Dependency of salivary excretion of mexiletine on the plasma concentration in rats

Abstract

The effect of steady-state plasma concentrations on the salivary excretion of mexiletine was investigated following simultaneous bolus intravenous injection of the loading dose (2·7 or 16·1 mg kg−1) and constant-rate intravenous infusion of the maintenance dose (15 or 102 μg min−1 kg−1) in male Wistar rats.

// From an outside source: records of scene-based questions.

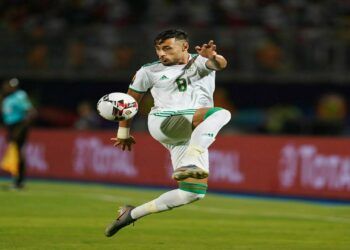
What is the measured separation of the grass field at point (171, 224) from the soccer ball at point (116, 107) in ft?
4.72

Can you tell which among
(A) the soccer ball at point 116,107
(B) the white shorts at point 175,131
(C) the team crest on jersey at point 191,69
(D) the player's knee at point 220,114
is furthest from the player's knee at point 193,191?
(C) the team crest on jersey at point 191,69

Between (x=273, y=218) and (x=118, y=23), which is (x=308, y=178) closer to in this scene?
(x=273, y=218)

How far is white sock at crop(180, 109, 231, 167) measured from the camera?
1041 centimetres

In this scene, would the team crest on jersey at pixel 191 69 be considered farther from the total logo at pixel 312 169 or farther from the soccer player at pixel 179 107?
the total logo at pixel 312 169

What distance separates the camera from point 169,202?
1084cm

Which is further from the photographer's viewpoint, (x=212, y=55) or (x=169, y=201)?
(x=169, y=201)

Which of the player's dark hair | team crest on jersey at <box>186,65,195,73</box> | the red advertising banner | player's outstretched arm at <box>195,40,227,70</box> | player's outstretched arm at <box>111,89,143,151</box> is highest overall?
the player's dark hair

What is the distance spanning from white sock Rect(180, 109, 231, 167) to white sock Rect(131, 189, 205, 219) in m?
0.38

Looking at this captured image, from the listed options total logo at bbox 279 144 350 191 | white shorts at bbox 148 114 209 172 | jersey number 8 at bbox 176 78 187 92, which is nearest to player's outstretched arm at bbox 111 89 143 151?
white shorts at bbox 148 114 209 172

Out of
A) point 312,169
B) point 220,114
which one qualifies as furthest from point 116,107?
point 312,169

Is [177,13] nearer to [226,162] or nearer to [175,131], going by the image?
[226,162]

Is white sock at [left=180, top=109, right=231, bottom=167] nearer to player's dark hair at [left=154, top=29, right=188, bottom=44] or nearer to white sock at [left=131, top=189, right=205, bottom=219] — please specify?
white sock at [left=131, top=189, right=205, bottom=219]

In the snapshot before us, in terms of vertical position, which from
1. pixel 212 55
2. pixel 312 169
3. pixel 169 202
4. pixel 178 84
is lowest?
pixel 312 169

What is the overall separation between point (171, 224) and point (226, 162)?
9189mm
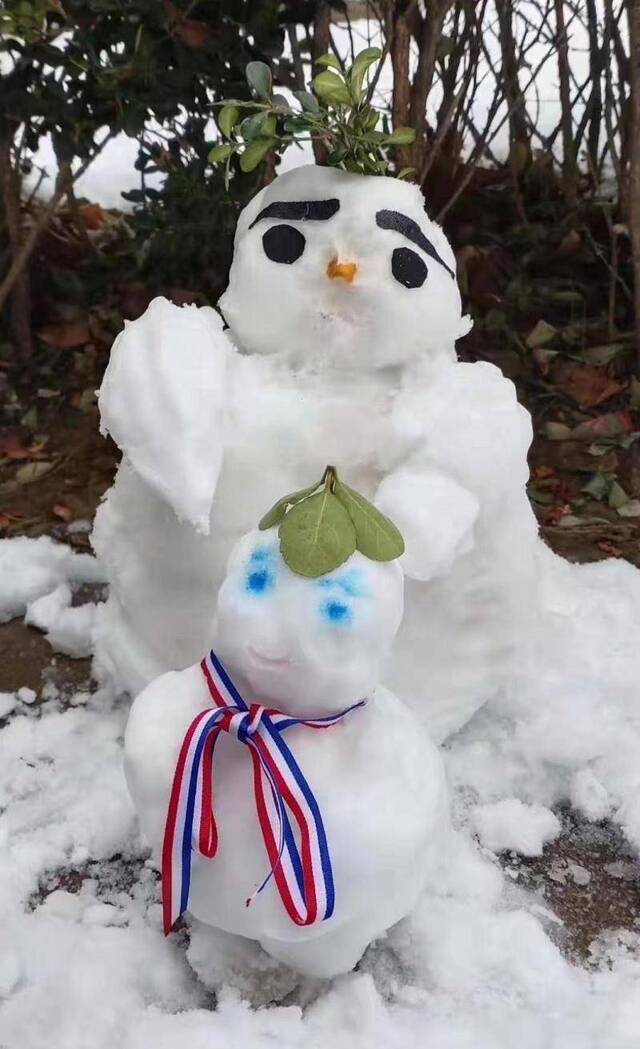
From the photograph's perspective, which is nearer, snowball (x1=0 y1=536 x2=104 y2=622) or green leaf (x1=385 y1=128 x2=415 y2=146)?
green leaf (x1=385 y1=128 x2=415 y2=146)

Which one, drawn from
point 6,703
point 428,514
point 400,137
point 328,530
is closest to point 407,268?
point 400,137

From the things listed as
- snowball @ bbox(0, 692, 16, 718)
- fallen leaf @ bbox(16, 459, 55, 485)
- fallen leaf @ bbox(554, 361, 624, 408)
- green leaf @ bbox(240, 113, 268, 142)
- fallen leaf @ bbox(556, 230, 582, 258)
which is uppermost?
green leaf @ bbox(240, 113, 268, 142)

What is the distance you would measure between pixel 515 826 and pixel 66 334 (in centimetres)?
145

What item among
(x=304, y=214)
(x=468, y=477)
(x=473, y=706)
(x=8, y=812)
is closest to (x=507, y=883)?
(x=473, y=706)

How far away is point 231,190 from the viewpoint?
185 cm

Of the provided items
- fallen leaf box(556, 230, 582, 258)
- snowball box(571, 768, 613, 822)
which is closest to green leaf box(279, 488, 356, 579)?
snowball box(571, 768, 613, 822)

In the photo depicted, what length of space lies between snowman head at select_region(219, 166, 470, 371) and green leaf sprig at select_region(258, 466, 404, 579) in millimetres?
302

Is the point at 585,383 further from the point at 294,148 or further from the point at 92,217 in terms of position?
the point at 92,217

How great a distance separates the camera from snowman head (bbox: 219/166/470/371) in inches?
44.9

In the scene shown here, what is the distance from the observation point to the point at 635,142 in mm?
1836

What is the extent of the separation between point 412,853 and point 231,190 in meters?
1.27

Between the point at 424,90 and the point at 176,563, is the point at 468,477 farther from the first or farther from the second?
the point at 424,90

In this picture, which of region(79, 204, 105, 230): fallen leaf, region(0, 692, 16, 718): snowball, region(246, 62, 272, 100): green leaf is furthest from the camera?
region(79, 204, 105, 230): fallen leaf

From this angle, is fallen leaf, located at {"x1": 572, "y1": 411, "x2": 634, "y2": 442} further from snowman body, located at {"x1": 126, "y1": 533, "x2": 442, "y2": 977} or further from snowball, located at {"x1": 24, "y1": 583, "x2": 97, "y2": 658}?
snowman body, located at {"x1": 126, "y1": 533, "x2": 442, "y2": 977}
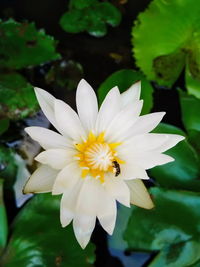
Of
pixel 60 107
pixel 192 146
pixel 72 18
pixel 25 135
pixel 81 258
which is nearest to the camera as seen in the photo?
pixel 60 107

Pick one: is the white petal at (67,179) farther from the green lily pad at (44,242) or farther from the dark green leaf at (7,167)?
the dark green leaf at (7,167)

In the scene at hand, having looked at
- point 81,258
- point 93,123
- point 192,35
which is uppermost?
point 192,35

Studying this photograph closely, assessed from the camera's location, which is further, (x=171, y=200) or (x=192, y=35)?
(x=192, y=35)

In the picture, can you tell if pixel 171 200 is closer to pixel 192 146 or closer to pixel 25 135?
pixel 192 146

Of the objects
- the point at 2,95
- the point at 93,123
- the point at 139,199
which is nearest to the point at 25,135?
the point at 2,95

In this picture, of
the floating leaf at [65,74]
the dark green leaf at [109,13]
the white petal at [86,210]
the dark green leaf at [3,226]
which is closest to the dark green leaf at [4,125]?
the dark green leaf at [3,226]

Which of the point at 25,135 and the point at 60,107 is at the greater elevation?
the point at 60,107

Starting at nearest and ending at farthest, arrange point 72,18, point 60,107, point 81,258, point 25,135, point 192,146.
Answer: point 60,107 < point 81,258 < point 192,146 < point 25,135 < point 72,18
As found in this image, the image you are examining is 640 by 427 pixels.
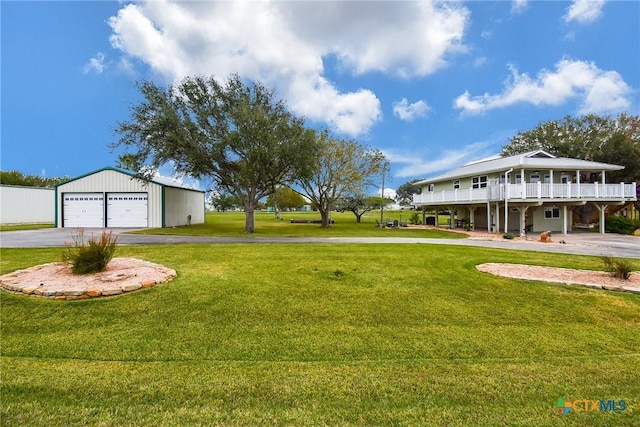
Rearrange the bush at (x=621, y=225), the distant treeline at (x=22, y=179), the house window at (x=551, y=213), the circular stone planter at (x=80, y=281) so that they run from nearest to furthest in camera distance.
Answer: the circular stone planter at (x=80, y=281) → the bush at (x=621, y=225) → the house window at (x=551, y=213) → the distant treeline at (x=22, y=179)

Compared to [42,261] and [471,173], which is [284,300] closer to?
[42,261]

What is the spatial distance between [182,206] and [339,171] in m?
14.8

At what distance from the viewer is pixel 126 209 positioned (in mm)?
23719

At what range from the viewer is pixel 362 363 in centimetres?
342

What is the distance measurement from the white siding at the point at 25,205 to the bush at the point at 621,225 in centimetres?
4898

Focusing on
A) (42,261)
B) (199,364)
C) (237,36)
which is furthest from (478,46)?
(42,261)

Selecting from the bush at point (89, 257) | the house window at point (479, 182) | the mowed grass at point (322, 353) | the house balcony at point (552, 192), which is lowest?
the mowed grass at point (322, 353)

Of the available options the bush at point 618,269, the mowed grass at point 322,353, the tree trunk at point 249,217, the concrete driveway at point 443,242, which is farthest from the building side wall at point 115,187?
the bush at point 618,269

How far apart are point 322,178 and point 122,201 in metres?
16.7

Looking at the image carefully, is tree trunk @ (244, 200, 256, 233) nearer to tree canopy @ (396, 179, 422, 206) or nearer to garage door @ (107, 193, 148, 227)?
garage door @ (107, 193, 148, 227)

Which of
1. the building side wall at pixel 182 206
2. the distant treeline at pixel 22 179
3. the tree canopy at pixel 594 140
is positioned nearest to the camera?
the building side wall at pixel 182 206

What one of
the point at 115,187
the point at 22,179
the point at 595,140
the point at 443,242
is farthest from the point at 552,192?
the point at 22,179

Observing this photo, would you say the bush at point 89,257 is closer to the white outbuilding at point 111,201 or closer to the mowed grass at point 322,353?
the mowed grass at point 322,353
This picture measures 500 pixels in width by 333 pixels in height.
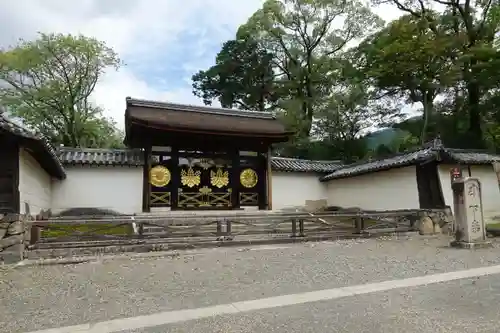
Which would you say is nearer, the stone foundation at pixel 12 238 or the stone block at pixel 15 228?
the stone foundation at pixel 12 238

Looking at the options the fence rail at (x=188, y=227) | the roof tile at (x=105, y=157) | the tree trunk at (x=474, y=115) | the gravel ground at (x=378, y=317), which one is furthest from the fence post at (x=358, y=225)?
the tree trunk at (x=474, y=115)

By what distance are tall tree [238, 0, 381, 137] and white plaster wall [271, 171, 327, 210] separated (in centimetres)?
555

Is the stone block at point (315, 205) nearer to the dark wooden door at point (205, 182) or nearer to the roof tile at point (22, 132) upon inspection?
the dark wooden door at point (205, 182)

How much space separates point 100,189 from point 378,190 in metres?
11.4

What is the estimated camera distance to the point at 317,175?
18141mm

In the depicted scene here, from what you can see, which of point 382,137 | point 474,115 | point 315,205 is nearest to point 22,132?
point 315,205

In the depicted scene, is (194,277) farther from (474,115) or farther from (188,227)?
(474,115)

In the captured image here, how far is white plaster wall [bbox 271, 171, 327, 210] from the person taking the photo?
16750mm

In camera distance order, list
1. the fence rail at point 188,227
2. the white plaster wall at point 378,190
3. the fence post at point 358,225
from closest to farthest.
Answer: the fence rail at point 188,227, the fence post at point 358,225, the white plaster wall at point 378,190

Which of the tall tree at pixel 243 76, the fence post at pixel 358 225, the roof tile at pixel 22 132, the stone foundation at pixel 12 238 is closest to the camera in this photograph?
the roof tile at pixel 22 132

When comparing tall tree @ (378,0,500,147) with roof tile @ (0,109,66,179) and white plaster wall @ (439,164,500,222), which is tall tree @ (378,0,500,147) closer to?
white plaster wall @ (439,164,500,222)

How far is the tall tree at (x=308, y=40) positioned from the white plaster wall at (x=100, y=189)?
1165 cm

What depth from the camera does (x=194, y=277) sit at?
577cm

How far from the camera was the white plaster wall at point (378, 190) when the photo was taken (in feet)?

Parotid and mandibular saliva was collected separately by stimulating salivation with a constant-rate infusion of pilocarpine (50 μg kg−1 min−1) in each rat. The low and high steady-state levels of mexiletine in blood plasma were attained at 0·259 + 0·123 and 1·616 ± 0·475 μg mL−1, respectively, within the first 1–2 h after drug administration. Similarly, the two different steady-states in both parotid and mandibular saliva were attained. Although the mexiletine levels in both types of saliva were lower than that in plasma, the drug level in parotid saliva was always higher than that in mandibular saliva at any steady-state (P < 0·001 or 0·01). In parotid saliva, the high steady-state produced greater saliva to plasma drug concentration ratios (S/P ratio, 0·475 + 0·160) than that (0·386±0·131) at the low steady-state (P < 0·05). The S/P ratio for mandibular saliva at the high (0·204 ± 0·060) steady-state was also greater than that at the low (0·158 ± 0·050) steady-state (P < 0·01). These changes in the S/P ratio could not be explained by the pH for either parotid or mandibular saliva, but partially by the change in the unbound fraction of the drug which tended to be consistent with that in the ratio for both salivary glands. These findings suggest that the salivary excretion of mexiletine may be dependent on the plasma unbound concentration in rats.